Well, I'm now a bit stuck on my colour-space Kmers/Reads modifications,
sorry. I don't think I can progress further on this until I understand
more about the run sequence so that I can work out where it's going
wrong. I'm currently just trying to get the program to assemble / output
in base-space (although the hash ID is calculated from the colour-space
sequence), but it's not working for that.
Here's what I think are the important bits of the Ray output:
$ ../code/Ray --debug-seeds -s phix_1.fasta | grep -e complete -e workers
Rank 0 has 1000 sequence reads (completed)
Rank 0 is counting k-mers in sequence reads [1000/1000] (completed)
Rank 0 has 10434 k-mers (completed)
Rank 0 is computing vertices & edges [1000/1000] (completed)
Rank 0 has 10200 vertices (completed)
Rank 0 is purging edges [10200/10200] (completed)
Rank 0: peak number of workers: 500, maximum: 30000
Rank 0 is selecting optimal read markers [1000/1000] (completed)
Rank 0: peak number of workers: 500, maximum: 30000
Rank 0 is creating seeds [10200/10200] (completed)
Rank 0: peak number of workers: 500, maximum: 30000
Rank 0 is calculating library lengths [0/0] (completed)
Rank 0: peak number of workers: 0, maximum: 30000
Rank 0 is extending seeds [0/0] (completed)
Rank 0 is computing fusions [0/0] (completed)
Rank 0 is distributing fusions [0/0] (completed)
Rank 0 is finishing fusions [0/0] (completed)
Rank 0 is distributing fusions [0/0] (completed)
Rank 0 is computing fusions [0/0] (completed)
Rank 0 is distributing fusions [0/0] (completed)
Rank 0 is finishing fusions [0/0] (completed)

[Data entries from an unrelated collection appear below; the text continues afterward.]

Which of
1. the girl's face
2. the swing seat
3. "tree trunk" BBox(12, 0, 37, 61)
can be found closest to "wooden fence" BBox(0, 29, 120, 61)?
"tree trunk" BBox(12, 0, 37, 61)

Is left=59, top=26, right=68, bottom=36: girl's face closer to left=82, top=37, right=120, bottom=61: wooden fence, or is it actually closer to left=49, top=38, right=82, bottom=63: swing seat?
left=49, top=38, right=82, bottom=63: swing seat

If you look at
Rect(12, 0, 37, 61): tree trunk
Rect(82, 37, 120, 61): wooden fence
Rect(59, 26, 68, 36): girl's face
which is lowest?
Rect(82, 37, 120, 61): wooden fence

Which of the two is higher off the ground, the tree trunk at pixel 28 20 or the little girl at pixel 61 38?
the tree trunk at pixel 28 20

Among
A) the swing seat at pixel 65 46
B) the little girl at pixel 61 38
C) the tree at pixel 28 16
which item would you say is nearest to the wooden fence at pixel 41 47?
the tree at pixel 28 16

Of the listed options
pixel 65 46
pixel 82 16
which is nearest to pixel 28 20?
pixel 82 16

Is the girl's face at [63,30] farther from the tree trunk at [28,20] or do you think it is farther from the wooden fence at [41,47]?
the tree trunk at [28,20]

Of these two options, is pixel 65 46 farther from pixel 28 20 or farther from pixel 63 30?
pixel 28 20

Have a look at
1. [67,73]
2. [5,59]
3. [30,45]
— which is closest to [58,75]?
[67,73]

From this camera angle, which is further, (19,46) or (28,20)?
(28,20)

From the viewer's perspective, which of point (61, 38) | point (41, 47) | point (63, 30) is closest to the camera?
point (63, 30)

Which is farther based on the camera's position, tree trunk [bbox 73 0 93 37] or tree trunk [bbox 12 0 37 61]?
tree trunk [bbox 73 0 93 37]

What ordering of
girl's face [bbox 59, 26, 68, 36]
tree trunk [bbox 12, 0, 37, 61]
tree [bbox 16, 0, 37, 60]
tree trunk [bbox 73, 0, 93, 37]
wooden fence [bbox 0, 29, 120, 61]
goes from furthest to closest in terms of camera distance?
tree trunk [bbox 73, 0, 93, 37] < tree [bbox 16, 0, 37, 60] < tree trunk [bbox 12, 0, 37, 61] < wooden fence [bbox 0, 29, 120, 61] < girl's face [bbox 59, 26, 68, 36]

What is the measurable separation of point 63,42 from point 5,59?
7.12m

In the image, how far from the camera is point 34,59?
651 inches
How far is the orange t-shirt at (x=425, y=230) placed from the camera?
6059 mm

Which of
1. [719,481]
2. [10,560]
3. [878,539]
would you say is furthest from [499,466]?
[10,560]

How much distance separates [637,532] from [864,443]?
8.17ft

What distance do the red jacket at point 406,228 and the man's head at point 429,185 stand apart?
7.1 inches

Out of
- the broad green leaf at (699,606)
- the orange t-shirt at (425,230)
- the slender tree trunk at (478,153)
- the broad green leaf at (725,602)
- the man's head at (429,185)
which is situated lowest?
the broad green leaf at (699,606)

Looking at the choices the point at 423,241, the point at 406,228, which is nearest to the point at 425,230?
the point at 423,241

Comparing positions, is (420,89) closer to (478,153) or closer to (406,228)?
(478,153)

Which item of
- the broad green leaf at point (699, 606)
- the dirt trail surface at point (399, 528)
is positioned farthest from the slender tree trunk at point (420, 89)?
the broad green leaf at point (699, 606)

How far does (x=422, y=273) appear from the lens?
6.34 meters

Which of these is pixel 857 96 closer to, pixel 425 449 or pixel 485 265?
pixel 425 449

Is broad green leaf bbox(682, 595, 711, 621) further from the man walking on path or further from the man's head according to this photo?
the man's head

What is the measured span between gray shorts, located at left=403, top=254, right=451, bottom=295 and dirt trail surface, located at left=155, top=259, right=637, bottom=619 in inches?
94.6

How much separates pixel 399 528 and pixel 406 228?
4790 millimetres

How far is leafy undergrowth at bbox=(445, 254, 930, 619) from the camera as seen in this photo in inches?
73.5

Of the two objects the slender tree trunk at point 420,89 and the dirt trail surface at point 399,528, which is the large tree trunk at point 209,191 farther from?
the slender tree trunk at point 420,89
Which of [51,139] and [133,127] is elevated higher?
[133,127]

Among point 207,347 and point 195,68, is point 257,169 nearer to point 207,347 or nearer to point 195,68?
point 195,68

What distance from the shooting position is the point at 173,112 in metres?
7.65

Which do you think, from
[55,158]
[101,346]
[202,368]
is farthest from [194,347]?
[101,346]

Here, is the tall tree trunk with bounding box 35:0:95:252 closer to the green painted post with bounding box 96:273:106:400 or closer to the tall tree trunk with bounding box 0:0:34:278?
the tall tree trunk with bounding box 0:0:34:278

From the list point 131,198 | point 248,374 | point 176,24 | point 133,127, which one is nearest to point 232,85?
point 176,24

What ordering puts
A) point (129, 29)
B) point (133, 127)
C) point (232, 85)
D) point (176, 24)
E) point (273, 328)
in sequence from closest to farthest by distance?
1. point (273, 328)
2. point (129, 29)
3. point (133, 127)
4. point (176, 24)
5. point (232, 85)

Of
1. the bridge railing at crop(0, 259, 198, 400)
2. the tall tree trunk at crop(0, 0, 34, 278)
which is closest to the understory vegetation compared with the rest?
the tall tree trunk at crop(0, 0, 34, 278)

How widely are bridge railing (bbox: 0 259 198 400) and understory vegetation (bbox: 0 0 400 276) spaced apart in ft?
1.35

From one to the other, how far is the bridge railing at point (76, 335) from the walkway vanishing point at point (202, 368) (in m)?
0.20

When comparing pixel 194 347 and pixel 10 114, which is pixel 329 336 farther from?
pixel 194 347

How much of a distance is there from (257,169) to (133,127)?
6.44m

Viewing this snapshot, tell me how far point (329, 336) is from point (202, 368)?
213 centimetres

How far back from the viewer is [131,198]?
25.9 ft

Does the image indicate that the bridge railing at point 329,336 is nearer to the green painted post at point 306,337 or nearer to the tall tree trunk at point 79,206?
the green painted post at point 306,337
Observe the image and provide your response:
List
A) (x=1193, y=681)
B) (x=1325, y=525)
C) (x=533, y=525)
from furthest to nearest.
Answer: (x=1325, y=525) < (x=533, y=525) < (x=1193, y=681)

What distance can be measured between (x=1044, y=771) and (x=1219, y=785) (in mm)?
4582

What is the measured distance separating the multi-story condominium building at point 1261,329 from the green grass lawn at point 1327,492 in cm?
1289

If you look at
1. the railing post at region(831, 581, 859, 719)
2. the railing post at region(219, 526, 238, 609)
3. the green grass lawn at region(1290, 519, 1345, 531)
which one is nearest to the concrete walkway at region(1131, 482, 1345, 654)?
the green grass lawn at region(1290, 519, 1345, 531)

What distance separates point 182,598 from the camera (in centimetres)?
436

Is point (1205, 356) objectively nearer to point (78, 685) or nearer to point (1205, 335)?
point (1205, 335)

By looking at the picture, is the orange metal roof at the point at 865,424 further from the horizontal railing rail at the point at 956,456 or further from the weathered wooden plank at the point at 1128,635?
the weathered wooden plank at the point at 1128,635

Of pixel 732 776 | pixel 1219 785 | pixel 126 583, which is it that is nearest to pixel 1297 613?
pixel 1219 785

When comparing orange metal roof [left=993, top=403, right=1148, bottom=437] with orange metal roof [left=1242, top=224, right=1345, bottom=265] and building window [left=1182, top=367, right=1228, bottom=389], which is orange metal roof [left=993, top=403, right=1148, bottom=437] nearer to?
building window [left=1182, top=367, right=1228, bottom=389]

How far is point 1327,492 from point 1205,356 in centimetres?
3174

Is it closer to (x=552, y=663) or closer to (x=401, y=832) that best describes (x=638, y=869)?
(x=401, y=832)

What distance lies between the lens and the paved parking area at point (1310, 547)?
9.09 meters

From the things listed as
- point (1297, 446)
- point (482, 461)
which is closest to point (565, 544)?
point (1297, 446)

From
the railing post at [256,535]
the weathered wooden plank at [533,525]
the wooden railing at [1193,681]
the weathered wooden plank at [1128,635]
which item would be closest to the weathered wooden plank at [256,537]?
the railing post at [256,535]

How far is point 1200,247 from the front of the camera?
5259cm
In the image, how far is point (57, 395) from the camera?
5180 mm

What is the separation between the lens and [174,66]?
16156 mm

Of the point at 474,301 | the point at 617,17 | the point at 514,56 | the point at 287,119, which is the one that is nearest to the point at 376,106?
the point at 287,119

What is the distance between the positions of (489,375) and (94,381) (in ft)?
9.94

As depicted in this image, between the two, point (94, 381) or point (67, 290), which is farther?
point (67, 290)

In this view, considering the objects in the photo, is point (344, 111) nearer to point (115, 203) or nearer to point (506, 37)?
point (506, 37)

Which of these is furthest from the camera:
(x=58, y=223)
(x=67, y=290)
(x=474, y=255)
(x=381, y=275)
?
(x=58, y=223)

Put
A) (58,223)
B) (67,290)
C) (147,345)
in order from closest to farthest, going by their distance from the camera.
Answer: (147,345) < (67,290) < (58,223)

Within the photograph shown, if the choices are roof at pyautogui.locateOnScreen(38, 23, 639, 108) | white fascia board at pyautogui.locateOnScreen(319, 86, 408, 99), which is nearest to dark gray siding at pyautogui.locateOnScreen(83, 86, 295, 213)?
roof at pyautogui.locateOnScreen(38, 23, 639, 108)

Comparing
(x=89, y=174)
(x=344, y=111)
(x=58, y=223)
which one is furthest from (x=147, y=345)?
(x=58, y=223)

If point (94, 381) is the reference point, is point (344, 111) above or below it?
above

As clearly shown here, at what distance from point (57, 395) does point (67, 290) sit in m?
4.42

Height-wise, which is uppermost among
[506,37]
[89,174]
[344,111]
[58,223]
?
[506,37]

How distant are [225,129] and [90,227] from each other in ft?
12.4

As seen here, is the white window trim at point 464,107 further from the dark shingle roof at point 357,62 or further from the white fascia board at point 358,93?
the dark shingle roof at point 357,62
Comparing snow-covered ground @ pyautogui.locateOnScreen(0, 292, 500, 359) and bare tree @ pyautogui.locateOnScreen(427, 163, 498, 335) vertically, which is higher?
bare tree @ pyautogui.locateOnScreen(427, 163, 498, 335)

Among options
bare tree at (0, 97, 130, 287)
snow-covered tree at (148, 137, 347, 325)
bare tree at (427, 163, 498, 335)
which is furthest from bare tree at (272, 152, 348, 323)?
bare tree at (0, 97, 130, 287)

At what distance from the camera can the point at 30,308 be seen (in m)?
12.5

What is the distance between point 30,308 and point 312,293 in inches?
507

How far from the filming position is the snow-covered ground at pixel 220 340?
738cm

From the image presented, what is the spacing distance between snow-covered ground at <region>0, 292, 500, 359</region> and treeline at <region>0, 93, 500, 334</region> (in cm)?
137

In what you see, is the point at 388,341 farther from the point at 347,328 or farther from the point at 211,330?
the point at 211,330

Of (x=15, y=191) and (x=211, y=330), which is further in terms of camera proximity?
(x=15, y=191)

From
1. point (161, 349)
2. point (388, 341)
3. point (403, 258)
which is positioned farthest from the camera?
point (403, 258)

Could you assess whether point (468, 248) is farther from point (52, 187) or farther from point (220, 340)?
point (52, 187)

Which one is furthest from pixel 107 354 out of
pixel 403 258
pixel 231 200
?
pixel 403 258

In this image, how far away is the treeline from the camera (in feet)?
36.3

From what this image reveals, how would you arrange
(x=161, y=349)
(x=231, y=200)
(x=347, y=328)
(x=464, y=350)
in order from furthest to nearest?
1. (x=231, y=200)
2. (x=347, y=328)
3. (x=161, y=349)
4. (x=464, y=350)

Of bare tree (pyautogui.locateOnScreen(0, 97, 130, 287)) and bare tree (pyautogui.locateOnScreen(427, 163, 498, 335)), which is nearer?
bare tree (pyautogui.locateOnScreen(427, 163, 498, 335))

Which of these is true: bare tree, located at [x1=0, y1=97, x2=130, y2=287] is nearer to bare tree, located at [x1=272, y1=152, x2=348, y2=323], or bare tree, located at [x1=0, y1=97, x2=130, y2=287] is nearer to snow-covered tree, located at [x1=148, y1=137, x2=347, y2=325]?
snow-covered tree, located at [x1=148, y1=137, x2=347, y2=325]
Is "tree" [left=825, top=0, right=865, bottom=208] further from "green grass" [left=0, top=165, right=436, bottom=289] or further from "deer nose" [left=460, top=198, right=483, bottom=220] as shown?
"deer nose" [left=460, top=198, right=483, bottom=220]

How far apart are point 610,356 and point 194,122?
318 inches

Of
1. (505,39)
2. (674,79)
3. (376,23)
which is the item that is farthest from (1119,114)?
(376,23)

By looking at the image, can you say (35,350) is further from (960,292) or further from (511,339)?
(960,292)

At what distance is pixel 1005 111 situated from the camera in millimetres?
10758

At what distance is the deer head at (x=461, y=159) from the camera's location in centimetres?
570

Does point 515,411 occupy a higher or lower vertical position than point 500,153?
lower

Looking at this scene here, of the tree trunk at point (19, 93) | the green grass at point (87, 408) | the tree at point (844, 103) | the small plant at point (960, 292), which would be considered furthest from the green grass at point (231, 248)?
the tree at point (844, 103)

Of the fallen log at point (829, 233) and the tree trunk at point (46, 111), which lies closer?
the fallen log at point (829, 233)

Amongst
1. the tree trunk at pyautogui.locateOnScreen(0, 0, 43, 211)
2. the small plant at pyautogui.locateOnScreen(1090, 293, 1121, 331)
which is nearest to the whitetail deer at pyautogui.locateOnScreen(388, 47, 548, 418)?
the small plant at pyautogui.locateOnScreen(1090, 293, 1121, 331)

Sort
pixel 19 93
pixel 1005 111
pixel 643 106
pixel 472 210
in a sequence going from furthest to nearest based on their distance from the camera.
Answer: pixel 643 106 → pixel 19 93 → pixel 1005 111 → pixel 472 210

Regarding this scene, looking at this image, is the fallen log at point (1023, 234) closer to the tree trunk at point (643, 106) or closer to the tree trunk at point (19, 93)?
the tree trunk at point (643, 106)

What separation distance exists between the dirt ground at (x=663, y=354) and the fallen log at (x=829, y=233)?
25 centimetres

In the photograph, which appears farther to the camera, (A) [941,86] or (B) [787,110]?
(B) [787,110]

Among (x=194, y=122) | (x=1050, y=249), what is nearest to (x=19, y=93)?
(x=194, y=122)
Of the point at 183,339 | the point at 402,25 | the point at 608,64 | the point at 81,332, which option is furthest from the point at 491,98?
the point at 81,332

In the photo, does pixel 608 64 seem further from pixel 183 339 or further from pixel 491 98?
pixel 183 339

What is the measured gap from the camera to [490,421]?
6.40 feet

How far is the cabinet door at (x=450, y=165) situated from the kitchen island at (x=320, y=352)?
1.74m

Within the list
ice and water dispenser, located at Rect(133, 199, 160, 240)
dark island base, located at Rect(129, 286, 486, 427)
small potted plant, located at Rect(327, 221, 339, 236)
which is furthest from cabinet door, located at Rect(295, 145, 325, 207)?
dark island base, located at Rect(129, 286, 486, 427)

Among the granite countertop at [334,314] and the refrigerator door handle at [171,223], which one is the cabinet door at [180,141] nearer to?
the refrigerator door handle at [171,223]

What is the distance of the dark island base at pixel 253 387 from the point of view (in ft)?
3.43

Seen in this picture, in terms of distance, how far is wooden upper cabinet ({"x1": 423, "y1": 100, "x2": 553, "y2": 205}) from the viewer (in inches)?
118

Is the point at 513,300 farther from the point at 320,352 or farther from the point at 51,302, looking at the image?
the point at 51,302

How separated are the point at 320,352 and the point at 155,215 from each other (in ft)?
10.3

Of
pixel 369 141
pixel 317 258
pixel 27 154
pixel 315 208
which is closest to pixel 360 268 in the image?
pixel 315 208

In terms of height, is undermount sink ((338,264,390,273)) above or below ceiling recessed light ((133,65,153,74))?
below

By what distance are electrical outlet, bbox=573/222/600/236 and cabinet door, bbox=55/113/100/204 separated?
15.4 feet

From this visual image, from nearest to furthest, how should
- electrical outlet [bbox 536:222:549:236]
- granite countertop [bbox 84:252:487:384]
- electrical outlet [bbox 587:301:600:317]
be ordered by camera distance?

Rank 0 is distributing fusions [0/0] (completed)
Output file list:
0 Jul 12 16:40 RayOutput.ContigLengths.txt
0 Jul 12 16:40 RayOutput.Contigs.fasta
305 Jul 12 16:40 RayOutput.CoverageDistributionAnalysis.txt
100 Jul 12 16:40 RayOutput.CoverageDistribution.txt
578 Jul 12 16:40 RayOutput.degreeDistribution.txt
88 Jul 12 16:40 RayOutput.LibraryStatistics.txt
5.5K Jul 12 16:40 RayOutput.MessagePassingInterface.txt
177 Jul 12 16:40 RayOutput.NetworkTest.txt
237 Jul 12 16:40 RayOutput.OutputNumbers.txt
67 Jul 12 16:40 RayOutput.RayCommand.txt
25 Jul 12 16:40 RayOutput.RayVersion.txt
0 Jul 12 16:40 RayOutput.ScaffoldComponents.txt
0 Jul 12 16:40 RayOutput.ScaffoldLengths.txt
0 Jul 12 16:40 RayOutput.ScaffoldLinks.txt
0 Jul 12 16:40 RayOutput.Scaffolds.fasta
0 Jul 12 16:40 RayOutput.SeedLengthDistribution.txt
It's produced reasonable looking numbers in the Coverage distribution
file (and coverage analysis file) after I changed the smoothing function
to be a bit more like a smoothing function
(https://github.com/gringer/ray/commit/f048203e571d4c7a267dace27fec063cfe2059dd,
ignore the 'push_back(0)' bits).
However, the code I have doesn't seem to have any success in finding seeds.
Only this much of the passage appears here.